*DATA:*
________________________
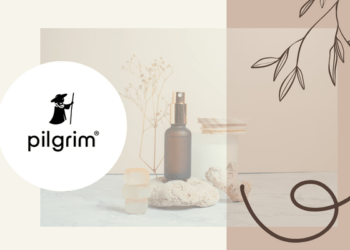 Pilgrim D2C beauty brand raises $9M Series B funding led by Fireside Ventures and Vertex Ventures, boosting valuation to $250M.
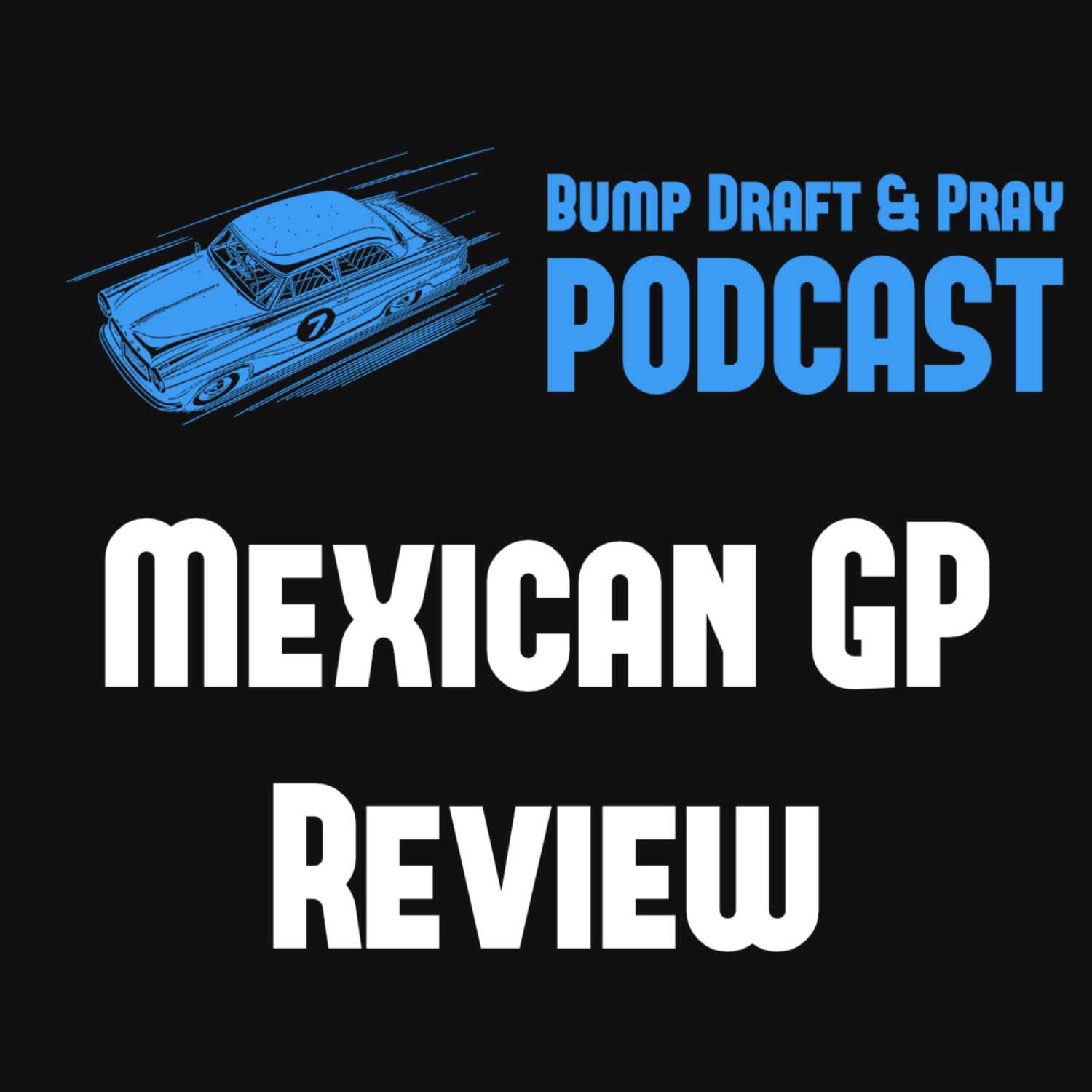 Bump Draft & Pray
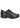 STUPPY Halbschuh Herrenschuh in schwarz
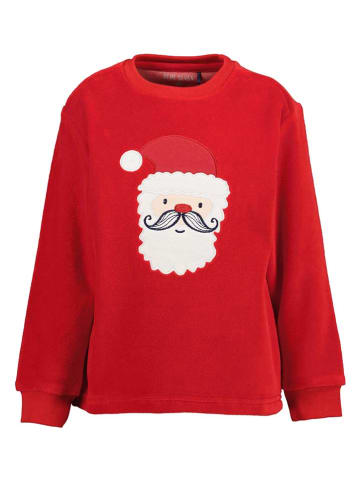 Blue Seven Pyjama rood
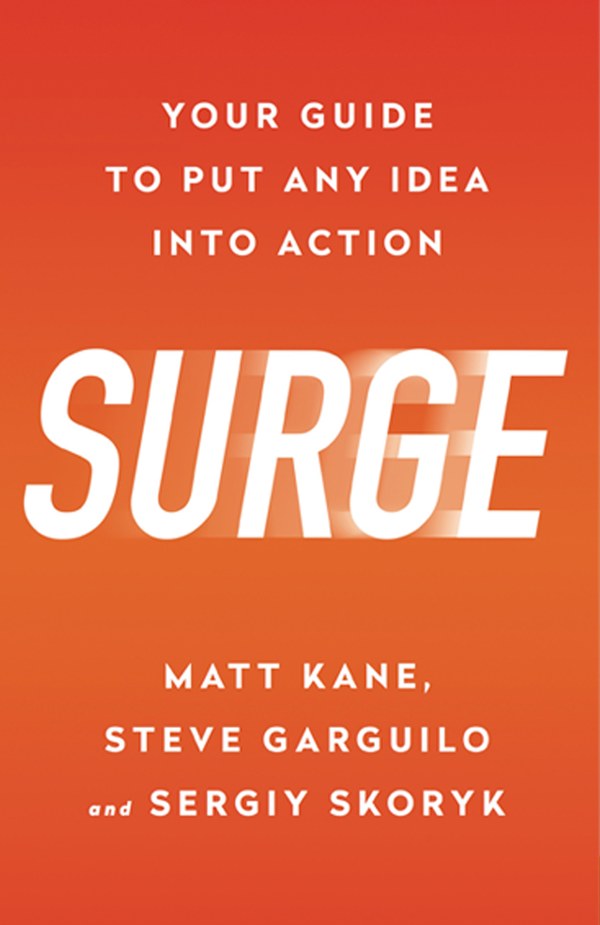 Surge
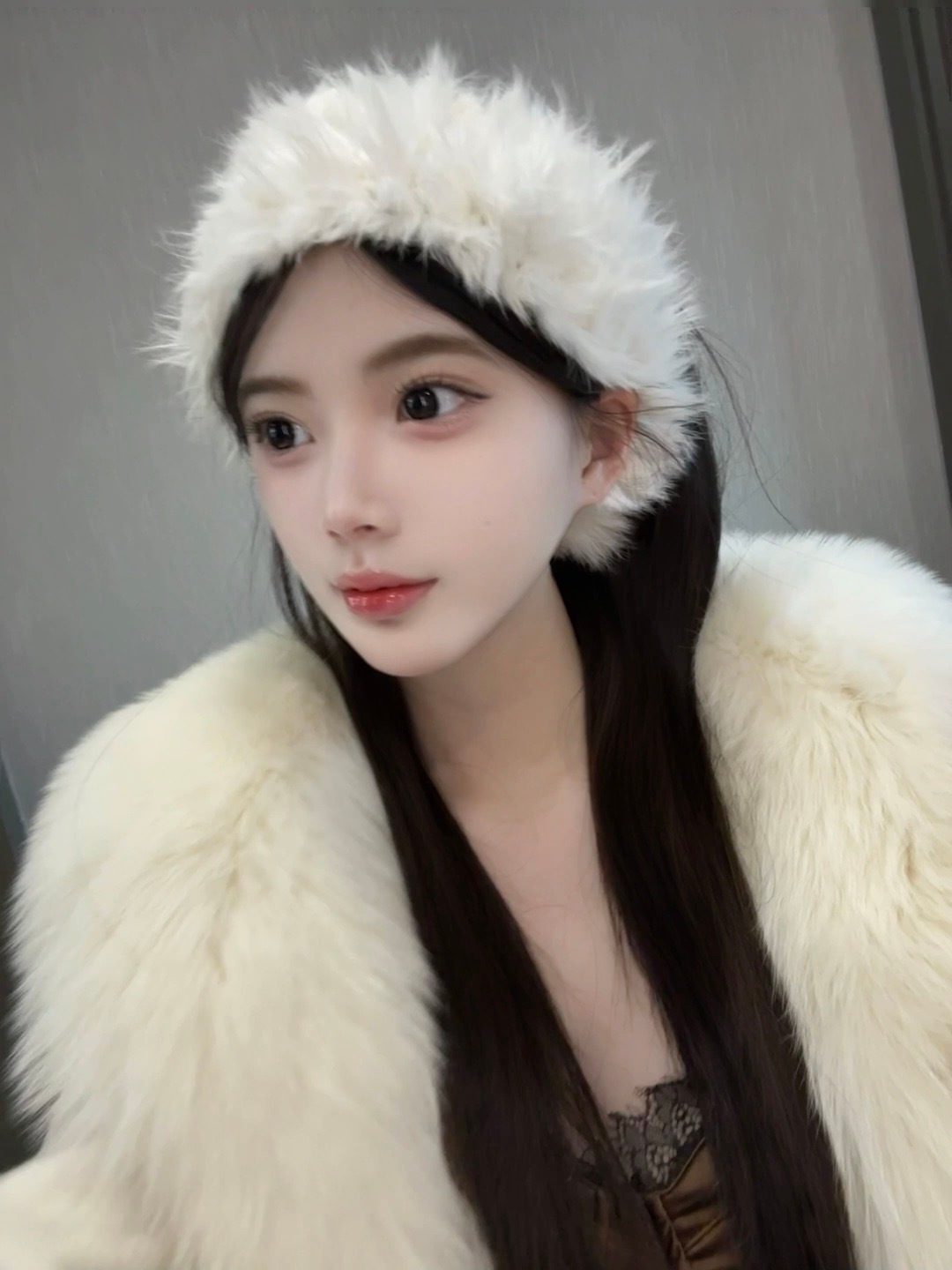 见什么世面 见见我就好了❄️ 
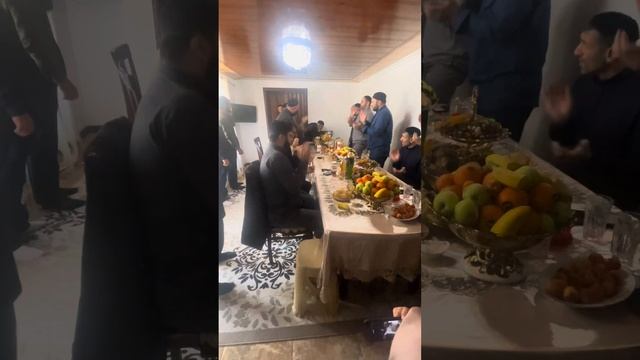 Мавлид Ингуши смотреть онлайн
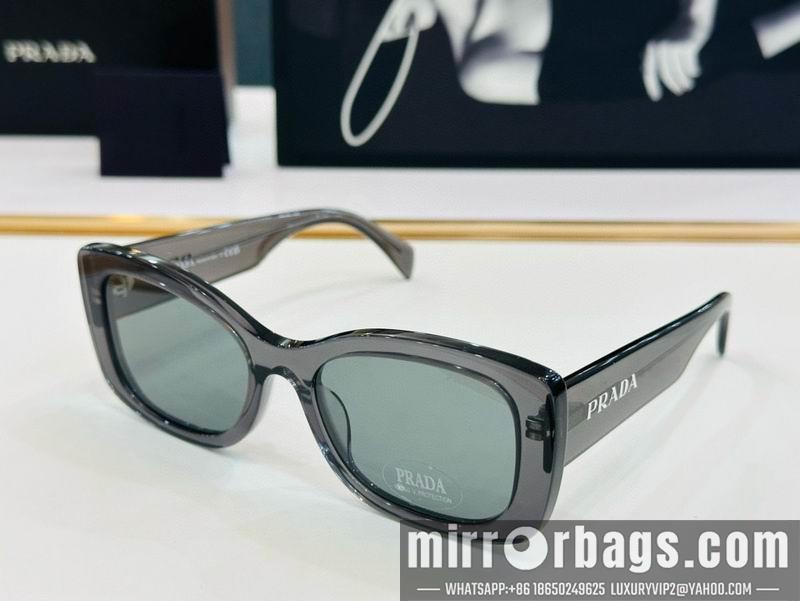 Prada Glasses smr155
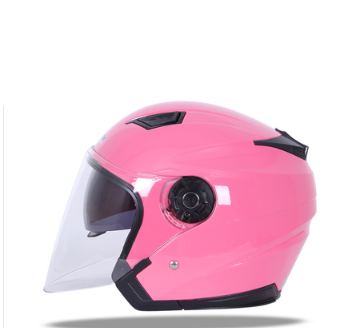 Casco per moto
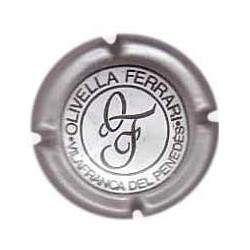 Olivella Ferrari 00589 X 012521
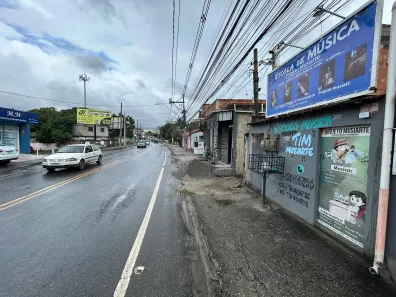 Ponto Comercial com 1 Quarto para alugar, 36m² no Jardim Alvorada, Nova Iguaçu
________________________
*WHAT IS EXPECTED:* From the line containing "Мавлид Ингуши смотреть онлайн" through the last line of the records, both included, output those lines exactly and nothing else; skip the pictures.

*OUTPUT:*
 Мавлид Ингуши смотреть онлайн
 Prada Glasses smr155
 Casco per moto
 Olivella Ferrari 00589 X 012521
 Ponto Comercial com 1 Quarto para alugar, 36m² no Jardim Alvorada, Nova Iguaçu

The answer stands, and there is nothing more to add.